Pablo: My family was never into music that I liked. I had to look for the music myself. I used to want to be a philosopher, or an astronomer. I never thought I’d do music, ever. I started playing the drums when I was 18 but before that, I was a big geek. Actually I’m still a geek. But I’m a bad ass dude!
[Rest of the band laughs,]
Let’s move on to talk about Pinktober and your upcoming gig for them. What does it mean to you to be part of this Pinktober campaign?
Emily: Everybody knows someone going through the terrifying experience of dealing with cancer. A family friend of mine has just had a really severe case of breast cancer, and Richard knows people close to him, including his aunt, who have suffered too from cancer. I think she might actually be coming out to Barcelona for the gig too which is amazing.

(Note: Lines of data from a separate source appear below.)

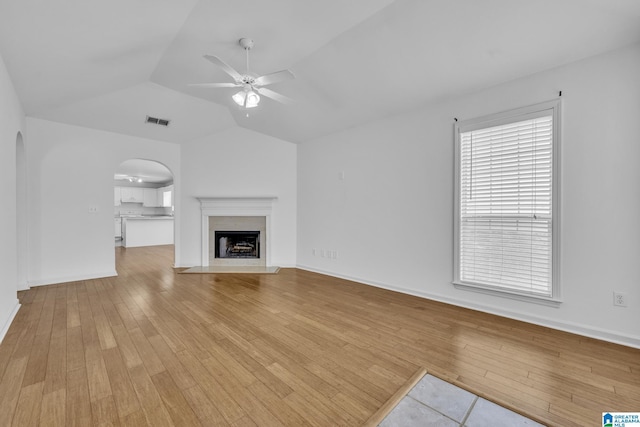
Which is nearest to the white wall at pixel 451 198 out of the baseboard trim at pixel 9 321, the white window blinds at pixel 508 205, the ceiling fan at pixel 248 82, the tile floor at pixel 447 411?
the white window blinds at pixel 508 205

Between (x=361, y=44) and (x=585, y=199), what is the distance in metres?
2.63

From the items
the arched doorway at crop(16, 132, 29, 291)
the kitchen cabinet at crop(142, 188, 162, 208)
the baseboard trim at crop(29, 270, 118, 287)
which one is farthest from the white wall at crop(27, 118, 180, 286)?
the kitchen cabinet at crop(142, 188, 162, 208)

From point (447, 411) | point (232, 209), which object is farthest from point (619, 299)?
point (232, 209)

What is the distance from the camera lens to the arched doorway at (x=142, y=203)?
834 centimetres

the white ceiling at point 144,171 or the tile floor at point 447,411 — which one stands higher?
the white ceiling at point 144,171

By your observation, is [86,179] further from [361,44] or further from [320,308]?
[361,44]

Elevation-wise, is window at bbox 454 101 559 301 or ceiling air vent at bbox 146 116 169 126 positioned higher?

Richard: It’s going to raise so much money and awareness for such a worthwhile cause so we’re excited to be part of it.
Emily: It’s something that affects so many people and is such an ordeal for those suffering with it. To help and to be part of something great like this, which raises awareness and support from people of all ages is something we are so happy to be involved with. And to help in such a positive way, through rock music, is brilliant!
What’s next for Stiff Cats?
Emily: We’re finishing recording and putting out our new EP. We’re getting some artwork done too for that and hopefully some festivals are lined up.
Finally, I have to ask you, do you think Rock and Roll is dead?
Emily: Oh hell no!
Richard: It’s not dead, but it’s dying.
Emily: No, people are trying to kill it. But they haven’t succeeded and will never succeed.
Pablo: I think the myth of Rock and Roll is dead. People used to see Bowie and think he was an alien, and things like Ozzy [Osbourne] eating a bat and Robert Plant making a deal with the devil and people believing all that. Nowadays that doesn’t happen.
Matan: I think the legend of Rock and Roll is dead. There’s still great musicians out there, it’s just that rock music has stopped being commercial.
Emily: The hysteria around it might be dead, but it isn’t a myth or a legend. Rock and Roll is what you feel. It’s not dead, it’s just hidden.
Stiff Cats, it’s been an absolute pleasure. See you at the Hard Rock Café!